─── DATA

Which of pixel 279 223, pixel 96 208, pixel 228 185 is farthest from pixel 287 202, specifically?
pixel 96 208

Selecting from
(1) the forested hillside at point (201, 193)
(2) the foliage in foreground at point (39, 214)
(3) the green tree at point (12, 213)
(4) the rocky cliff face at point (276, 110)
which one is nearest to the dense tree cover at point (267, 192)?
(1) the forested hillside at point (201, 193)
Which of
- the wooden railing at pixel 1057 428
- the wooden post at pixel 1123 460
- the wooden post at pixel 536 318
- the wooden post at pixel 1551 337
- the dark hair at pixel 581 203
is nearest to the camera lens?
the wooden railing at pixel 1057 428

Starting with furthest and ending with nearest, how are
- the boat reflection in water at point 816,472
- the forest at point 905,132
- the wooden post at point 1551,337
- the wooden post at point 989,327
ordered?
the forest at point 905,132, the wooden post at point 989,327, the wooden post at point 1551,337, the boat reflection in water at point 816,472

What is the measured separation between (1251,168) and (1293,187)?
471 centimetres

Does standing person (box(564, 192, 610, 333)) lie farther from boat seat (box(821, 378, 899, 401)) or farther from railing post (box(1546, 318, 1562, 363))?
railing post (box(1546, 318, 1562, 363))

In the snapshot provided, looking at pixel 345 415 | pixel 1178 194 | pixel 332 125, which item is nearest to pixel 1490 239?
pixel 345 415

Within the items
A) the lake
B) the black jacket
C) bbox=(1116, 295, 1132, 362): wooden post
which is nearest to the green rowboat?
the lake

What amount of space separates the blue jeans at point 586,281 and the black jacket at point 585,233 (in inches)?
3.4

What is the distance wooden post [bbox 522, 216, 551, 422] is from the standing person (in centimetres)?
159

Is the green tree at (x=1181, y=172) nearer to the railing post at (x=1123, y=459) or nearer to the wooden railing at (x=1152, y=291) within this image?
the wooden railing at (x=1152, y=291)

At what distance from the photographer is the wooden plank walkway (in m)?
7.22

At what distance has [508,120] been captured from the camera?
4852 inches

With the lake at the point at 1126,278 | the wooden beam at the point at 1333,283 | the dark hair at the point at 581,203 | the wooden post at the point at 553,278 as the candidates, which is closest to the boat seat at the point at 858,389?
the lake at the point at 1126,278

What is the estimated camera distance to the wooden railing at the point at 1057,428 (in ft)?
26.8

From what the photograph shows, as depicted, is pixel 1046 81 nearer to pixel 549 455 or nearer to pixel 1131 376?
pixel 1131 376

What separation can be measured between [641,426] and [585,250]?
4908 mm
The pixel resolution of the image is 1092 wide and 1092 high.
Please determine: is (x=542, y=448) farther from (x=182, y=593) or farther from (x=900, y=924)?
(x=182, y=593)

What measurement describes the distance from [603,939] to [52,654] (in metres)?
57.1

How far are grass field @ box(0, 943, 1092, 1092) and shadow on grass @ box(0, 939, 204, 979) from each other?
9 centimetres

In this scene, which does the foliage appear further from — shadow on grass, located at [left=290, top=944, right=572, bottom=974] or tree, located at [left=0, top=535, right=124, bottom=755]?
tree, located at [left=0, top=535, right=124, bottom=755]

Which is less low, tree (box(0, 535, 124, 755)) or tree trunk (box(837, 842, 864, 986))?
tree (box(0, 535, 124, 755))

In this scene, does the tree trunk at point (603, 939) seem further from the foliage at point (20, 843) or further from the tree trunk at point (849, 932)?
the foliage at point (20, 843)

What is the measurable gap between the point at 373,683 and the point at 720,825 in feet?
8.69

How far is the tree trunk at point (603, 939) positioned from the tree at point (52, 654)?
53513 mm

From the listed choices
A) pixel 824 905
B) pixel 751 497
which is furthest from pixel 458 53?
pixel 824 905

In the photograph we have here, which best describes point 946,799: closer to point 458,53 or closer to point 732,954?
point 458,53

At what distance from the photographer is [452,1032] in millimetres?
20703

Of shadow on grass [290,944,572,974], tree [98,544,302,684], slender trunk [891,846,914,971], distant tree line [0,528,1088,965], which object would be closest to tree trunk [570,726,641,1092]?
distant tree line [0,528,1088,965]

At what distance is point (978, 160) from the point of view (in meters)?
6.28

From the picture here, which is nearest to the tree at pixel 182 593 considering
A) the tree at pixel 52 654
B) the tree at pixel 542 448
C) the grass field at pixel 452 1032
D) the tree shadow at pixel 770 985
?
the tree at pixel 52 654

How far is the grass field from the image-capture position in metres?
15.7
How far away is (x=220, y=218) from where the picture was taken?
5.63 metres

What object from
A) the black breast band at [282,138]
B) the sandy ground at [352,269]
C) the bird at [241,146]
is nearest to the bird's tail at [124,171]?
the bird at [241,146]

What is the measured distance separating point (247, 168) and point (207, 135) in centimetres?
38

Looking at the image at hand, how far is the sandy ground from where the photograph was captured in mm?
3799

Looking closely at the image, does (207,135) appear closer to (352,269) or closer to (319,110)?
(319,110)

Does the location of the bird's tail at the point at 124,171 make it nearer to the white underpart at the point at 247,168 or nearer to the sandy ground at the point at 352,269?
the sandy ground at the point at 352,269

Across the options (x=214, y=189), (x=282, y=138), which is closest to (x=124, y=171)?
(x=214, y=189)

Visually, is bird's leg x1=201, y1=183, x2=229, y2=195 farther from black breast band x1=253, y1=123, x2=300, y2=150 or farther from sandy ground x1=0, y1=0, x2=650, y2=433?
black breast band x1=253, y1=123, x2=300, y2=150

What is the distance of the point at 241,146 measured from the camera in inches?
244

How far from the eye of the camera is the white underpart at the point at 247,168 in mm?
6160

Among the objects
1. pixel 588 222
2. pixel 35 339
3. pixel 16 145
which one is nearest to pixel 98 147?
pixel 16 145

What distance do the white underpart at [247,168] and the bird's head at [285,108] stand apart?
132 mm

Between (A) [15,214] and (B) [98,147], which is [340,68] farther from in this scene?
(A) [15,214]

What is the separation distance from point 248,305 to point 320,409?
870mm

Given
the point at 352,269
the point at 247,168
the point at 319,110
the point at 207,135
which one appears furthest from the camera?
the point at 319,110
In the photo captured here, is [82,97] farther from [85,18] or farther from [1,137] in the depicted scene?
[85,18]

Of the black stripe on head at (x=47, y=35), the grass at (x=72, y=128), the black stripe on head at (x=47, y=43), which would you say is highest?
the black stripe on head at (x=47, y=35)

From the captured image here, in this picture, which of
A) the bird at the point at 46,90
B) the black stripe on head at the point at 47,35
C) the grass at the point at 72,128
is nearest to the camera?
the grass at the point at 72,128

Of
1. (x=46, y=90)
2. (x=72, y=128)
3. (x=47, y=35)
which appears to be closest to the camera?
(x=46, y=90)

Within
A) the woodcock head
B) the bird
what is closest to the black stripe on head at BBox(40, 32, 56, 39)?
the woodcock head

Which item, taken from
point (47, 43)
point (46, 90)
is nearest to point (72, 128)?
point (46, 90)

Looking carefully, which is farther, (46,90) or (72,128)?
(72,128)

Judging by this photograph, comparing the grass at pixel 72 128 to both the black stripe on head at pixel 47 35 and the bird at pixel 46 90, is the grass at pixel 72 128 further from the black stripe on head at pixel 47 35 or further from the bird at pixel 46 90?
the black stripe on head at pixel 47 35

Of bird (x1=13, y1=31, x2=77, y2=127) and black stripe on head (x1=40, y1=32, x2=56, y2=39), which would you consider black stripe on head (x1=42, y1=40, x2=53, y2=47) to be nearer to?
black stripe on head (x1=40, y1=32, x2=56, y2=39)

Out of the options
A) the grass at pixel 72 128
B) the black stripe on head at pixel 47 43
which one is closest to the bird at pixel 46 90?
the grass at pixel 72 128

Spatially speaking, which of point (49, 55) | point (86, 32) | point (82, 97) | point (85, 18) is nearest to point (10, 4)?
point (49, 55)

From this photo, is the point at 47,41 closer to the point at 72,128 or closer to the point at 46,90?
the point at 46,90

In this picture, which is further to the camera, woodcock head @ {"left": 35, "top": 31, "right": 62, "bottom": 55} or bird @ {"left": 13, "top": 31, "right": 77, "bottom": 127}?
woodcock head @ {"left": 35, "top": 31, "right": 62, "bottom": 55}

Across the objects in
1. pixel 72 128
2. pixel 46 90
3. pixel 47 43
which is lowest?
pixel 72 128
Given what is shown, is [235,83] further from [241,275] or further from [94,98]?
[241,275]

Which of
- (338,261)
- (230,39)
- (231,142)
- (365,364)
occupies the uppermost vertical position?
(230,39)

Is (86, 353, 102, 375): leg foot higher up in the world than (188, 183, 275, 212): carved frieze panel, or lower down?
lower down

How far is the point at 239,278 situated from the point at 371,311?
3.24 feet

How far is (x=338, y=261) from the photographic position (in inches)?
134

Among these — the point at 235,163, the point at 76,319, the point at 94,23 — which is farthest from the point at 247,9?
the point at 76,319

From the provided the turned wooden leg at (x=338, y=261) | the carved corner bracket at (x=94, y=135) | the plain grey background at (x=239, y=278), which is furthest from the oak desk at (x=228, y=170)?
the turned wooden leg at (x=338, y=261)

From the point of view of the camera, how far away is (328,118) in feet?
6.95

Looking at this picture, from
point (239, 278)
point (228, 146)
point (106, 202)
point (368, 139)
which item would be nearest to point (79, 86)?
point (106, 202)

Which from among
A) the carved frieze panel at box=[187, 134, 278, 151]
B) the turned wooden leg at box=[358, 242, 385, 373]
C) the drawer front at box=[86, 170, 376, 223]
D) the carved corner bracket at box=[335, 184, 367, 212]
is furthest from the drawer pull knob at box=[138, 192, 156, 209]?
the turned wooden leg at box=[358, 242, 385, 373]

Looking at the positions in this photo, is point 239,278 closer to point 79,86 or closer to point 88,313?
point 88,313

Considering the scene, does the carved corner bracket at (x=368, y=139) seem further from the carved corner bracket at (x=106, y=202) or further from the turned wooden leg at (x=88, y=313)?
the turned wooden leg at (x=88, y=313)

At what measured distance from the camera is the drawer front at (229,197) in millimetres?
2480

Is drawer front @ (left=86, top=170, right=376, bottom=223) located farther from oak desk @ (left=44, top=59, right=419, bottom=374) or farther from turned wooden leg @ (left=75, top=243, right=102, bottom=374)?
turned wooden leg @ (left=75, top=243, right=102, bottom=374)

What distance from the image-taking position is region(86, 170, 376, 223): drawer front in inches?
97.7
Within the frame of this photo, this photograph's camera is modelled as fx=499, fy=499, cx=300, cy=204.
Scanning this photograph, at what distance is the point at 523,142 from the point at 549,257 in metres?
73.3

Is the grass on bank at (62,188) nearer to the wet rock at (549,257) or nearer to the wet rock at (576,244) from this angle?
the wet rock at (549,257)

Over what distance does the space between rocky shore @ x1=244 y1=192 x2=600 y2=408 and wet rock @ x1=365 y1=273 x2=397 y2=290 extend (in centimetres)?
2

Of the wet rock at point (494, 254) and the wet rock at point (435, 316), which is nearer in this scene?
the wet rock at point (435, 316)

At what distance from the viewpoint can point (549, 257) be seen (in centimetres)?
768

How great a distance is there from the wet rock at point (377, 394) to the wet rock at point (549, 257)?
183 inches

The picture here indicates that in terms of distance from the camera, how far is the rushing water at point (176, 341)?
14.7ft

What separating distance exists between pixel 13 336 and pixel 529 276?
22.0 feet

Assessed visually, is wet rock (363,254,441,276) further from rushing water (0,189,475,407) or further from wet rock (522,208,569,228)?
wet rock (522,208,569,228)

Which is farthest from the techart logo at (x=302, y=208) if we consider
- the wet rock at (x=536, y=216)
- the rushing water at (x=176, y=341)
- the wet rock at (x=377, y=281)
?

──────

§ **TASK BRIEF**
Repeat, without change, each line of the data above from the one that contains "At what distance from the viewpoint" through the final line, counting both.

§ **CORRECT ANSWER**
At what distance from the viewpoint can point (549, 257) be seen (in centimetres)?
768

How great a distance is there from the wet rock at point (377, 394) to the wet rock at point (549, 257)?
183 inches

The picture here indicates that in terms of distance from the camera, how far is the rushing water at point (176, 341)?
14.7ft

What separating distance exists between pixel 13 336 and pixel 529 276?
22.0 feet

Assessed visually, is wet rock (363,254,441,276) further from rushing water (0,189,475,407) or further from wet rock (522,208,569,228)?
wet rock (522,208,569,228)

Which is farthest from the techart logo at (x=302, y=208) if we consider
- the wet rock at (x=536, y=216)
- the rushing water at (x=176, y=341)
- the wet rock at (x=377, y=281)
?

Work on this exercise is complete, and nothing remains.